"Let 'er stay, Lord dear, let my Rose o' Paradise stay," Lafe cried out into the shadowy night, time and time again.
Peggy came, as she often did, to wheel him away and order him to bed, but this evening Lafe told Peg he'd rather stay with Jinnie.
"She looks like death," he whispered unnerved.
"She is almost dead," replied the woman grimly.
The doctor entered with silent tread. Stealing to the bed, he put his hand on the girl's brow.
"She's better," he whispered, smilingly. "Look! Damp! Nothing could be a surer sign!"
"May the good God be praised!" moaned Lafe.
Jinnie stirred, lifted her heavy lids, and surveyed the room vacantly.
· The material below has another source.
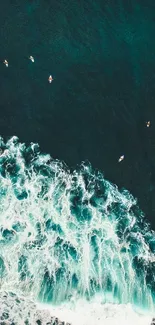 Aerial ocean view with crashing waves and surfers.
Her glance passed over the medical man as if he were not within the range of her vision. She gazed at Lafe only, with but a faint glimmer of recognition, then on to Peg wavered the sunken blue eyes.
"Drink of water, Peggy dear," she whispered.
Mrs. Grandoken dropped the fluid into the open, parched mouth from a spoon; then she bent low to catch the stammering words: "Did Lafe like the rose, Peggy, and did you get the ring of sausage?"
Peg glanced at the doctor, a question struggling to her lips, but she could not frame the words.
"Tell her 'yes'," said the man under his breath.
"Lafe just doted on the flower, honey," acknowledged Peggy, bending over the bed, "and I cooked all the sausage, an' we two et 'em. They was finer'n silk.... Now go to sleep; will you?"